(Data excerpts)
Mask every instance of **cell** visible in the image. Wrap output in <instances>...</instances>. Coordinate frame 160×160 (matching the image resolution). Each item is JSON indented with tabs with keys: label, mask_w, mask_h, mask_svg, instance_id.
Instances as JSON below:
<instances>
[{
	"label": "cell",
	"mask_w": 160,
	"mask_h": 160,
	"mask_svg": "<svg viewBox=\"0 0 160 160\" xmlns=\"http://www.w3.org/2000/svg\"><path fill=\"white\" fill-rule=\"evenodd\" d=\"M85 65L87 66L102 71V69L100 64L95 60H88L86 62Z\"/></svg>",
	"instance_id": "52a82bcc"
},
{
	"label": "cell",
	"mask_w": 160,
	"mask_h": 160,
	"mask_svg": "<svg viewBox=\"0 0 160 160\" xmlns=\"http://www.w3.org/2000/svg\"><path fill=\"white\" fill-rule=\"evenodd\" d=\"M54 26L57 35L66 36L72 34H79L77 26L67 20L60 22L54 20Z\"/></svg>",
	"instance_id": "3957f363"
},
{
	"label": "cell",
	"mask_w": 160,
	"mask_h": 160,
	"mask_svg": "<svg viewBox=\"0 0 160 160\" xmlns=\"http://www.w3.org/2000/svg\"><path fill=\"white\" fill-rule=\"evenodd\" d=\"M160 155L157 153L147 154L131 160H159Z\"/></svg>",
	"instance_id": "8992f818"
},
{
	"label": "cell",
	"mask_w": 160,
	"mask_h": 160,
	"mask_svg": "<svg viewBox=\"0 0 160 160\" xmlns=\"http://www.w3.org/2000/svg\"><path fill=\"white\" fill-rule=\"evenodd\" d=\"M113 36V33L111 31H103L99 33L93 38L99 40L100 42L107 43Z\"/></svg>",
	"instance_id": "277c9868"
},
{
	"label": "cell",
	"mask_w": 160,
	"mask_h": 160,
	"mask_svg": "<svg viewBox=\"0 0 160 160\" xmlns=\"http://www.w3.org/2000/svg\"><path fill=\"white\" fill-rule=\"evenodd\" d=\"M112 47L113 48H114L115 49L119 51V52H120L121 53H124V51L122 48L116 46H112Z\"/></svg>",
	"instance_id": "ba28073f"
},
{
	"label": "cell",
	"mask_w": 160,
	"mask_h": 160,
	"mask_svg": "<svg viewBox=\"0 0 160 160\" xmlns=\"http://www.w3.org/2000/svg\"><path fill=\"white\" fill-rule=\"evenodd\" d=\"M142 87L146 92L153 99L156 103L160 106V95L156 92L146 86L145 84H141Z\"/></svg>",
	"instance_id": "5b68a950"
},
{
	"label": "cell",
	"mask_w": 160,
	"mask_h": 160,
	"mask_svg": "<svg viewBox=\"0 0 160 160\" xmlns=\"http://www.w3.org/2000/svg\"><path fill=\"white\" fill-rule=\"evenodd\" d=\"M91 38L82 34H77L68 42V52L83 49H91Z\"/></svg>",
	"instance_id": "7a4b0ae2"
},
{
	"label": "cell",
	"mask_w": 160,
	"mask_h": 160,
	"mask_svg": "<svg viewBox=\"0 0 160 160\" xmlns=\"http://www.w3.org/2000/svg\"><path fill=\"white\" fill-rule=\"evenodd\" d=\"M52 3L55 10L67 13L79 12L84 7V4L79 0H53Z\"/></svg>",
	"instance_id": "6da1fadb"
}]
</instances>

> [Instructions to follow]:
Set down the material word for word from its first line through the line that contains "65L87 66L102 71V69L100", including that line. Copy nothing past it.

> [Final result]:
Mask every instance of **cell** visible in the image. Wrap output in <instances>...</instances>. Coordinate frame 160×160 (matching the image resolution). Each item is JSON indented with tabs with keys: label, mask_w, mask_h, mask_svg, instance_id.
Instances as JSON below:
<instances>
[{
	"label": "cell",
	"mask_w": 160,
	"mask_h": 160,
	"mask_svg": "<svg viewBox=\"0 0 160 160\" xmlns=\"http://www.w3.org/2000/svg\"><path fill=\"white\" fill-rule=\"evenodd\" d=\"M85 65L87 66L102 71V69L100 64L95 60H88L86 62Z\"/></svg>",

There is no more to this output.